Défaire Heidegger
« La nouvelle nous est parvenue que pas une étymologie de Heidegger,
pas même Léthé et Aléthès, n'était exacte. Mais le problème est-il bien
posé ? Tout critère scientifique d'étymologie n'a-t-il pas d'avance été répudié, au profit d'une pure et simple Poésie ? On croit bon de dire qu'il
n'y a là que des jeux de mots. Ne serait-il pas contradictoire d'attendre
une quelconque correction linguistique d'un projet qui se propose explicitement de dépasser l'étant scientifique et technique vers l'étant poétique ? Il ne s'agit pas d'étymologie à proprement parler, mais d'opérer
des agglutinations dans l'autre-langue, pour obtenir des surgissements
dans la-langue ». (Gilles Deleuze Critique et clinique, 1993, p. 122 à
124). Ces lignes de Deleuze expriment parfaitement et par avance l'objection que l'on pourrait opposer à notre ouvrage. Cependant, et tout en
conservant à Deleuze un respect entier pour sa belle oeuvre, nous ne
pensons pas que des « agglutinations » dans la langue suffisent à faire
passer dans un registre poétique. Le détail de notre démonstration philosophique et philologique a voulu montrer que Heidegger, en faisant
comme s'il « entendait » la pensée grecque de l'origine, est entré dans
une région que ne peuvent plus atteindre ni philosophie, ni philologie,
ni même poésie, parce qu'elle se retire dans l'invérifiable.

Consigne: Reproduisez l'extrait sur Heidegger en entier, sans y modifier quoi que ce soit. Les items forment un matériau à part, sans lien avec l'extrait sur Heidegger.

Entrées fournies:

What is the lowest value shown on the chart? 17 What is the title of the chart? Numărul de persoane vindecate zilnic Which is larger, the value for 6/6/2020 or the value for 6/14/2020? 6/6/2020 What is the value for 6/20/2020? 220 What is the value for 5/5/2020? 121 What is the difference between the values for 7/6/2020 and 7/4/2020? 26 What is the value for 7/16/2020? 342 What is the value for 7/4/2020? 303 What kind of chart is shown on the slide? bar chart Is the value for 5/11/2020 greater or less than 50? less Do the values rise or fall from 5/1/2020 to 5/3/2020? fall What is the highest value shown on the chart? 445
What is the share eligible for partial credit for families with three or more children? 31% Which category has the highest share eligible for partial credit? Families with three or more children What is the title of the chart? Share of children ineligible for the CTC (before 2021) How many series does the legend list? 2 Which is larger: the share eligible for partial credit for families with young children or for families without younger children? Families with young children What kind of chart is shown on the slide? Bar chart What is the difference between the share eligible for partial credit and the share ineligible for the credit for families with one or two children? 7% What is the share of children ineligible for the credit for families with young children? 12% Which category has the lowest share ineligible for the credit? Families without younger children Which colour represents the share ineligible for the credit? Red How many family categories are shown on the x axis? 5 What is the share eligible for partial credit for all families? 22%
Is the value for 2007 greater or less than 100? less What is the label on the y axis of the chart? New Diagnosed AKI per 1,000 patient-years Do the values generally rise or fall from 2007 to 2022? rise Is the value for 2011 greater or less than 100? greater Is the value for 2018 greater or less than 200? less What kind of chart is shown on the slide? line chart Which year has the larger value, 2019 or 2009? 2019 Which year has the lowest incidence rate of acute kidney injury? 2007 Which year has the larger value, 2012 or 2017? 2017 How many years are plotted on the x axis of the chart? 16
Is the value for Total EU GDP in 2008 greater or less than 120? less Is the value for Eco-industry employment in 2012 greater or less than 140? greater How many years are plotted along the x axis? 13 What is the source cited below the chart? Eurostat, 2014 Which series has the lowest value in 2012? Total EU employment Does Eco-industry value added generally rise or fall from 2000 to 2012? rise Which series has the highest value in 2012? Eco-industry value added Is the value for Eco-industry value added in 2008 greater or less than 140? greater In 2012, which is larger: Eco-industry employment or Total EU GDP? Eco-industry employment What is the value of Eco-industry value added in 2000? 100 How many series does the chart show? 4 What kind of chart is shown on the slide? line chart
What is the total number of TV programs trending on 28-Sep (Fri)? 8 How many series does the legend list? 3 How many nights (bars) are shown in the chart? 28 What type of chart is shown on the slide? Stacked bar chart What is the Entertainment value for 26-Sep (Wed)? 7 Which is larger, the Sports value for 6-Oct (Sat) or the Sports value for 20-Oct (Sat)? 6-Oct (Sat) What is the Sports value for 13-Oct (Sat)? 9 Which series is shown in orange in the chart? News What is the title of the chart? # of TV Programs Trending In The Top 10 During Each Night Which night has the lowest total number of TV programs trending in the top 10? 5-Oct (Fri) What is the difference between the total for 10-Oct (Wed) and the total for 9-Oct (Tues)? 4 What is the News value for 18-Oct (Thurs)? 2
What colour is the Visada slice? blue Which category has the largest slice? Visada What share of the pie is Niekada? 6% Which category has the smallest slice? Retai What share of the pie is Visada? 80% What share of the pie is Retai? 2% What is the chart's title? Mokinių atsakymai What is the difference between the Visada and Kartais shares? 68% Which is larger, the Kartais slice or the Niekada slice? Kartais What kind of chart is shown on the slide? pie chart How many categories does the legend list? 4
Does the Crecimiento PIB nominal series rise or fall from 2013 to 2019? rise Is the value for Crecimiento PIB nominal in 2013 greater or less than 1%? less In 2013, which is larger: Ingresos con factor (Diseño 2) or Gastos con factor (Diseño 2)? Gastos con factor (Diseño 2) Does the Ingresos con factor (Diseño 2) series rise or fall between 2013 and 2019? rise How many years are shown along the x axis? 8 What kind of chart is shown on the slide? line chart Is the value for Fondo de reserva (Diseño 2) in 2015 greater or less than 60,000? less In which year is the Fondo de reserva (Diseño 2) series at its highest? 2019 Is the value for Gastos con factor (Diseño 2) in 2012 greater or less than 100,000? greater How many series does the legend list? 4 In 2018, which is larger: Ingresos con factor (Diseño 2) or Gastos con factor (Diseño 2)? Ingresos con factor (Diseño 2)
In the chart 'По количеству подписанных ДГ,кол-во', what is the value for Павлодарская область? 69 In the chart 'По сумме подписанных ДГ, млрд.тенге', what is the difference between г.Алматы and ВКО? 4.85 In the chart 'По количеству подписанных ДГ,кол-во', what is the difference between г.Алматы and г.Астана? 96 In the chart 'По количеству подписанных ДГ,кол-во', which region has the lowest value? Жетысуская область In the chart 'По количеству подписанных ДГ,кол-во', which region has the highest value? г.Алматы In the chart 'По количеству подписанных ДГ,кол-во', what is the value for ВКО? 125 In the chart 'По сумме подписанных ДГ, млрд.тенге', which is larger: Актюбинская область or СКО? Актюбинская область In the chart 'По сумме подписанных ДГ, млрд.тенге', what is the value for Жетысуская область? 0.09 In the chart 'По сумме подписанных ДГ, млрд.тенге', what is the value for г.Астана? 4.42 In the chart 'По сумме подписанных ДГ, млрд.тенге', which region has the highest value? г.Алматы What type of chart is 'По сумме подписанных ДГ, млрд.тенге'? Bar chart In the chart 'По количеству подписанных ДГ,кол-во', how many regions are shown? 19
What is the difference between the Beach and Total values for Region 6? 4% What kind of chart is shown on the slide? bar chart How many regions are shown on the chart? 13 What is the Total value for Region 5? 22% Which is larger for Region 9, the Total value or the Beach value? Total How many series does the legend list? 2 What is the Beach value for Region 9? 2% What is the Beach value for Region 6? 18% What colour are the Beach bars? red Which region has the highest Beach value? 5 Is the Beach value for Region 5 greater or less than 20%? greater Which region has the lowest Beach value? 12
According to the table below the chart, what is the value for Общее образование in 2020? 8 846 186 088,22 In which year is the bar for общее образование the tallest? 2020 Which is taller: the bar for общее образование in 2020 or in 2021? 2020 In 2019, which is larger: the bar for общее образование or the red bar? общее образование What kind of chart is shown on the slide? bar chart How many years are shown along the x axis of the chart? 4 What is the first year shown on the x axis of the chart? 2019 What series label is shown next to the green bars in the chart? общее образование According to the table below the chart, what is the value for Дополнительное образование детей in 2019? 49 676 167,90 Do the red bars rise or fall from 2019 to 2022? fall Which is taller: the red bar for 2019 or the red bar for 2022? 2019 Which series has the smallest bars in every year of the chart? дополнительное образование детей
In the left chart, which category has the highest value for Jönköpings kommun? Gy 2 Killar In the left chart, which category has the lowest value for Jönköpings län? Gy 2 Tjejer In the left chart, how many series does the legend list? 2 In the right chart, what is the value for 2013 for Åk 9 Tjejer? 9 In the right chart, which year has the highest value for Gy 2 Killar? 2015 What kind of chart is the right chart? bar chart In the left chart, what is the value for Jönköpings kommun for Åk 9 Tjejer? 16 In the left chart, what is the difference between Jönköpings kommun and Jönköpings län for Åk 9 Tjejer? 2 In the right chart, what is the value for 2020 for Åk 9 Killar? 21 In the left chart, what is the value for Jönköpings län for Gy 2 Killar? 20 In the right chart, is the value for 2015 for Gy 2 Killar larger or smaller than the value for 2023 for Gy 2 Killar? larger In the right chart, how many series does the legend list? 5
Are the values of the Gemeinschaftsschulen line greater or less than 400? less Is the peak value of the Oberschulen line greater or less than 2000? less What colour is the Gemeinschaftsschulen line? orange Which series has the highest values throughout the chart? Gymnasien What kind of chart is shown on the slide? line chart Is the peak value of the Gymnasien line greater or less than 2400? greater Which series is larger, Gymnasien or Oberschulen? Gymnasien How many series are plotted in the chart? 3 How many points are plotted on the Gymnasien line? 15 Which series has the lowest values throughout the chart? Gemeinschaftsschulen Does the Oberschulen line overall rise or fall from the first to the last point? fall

Résultat de l'exercice:
Défaire Heidegger
« La nouvelle nous est parvenue que pas une étymologie de Heidegger,
pas même Léthé et Aléthès, n'était exacte. Mais le problème est-il bien
posé ? Tout critère scientifique d'étymologie n'a-t-il pas d'avance été répudié, au profit d'une pure et simple Poésie ? On croit bon de dire qu'il
n'y a là que des jeux de mots. Ne serait-il pas contradictoire d'attendre
une quelconque correction linguistique d'un projet qui se propose explicitement de dépasser l'étant scientifique et technique vers l'étant poétique ? Il ne s'agit pas d'étymologie à proprement parler, mais d'opérer
des agglutinations dans l'autre-langue, pour obtenir des surgissements
dans la-langue ». (Gilles Deleuze Critique et clinique, 1993, p. 122 à
124). Ces lignes de Deleuze expriment parfaitement et par avance l'objection que l'on pourrait opposer à notre ouvrage. Cependant, et tout en
conservant à Deleuze un respect entier pour sa belle oeuvre, nous ne
pensons pas que des « agglutinations » dans la langue suffisent à faire
passer dans un registre poétique. Le détail de notre démonstration philosophique et philologique a voulu montrer que Heidegger, en faisant
comme s'il « entendait » la pensée grecque de l'origine, est entré dans
une région que ne peuvent plus atteindre ni philosophie, ni philologie,
ni même poésie, parce qu'elle se retire dans l'invérifiable.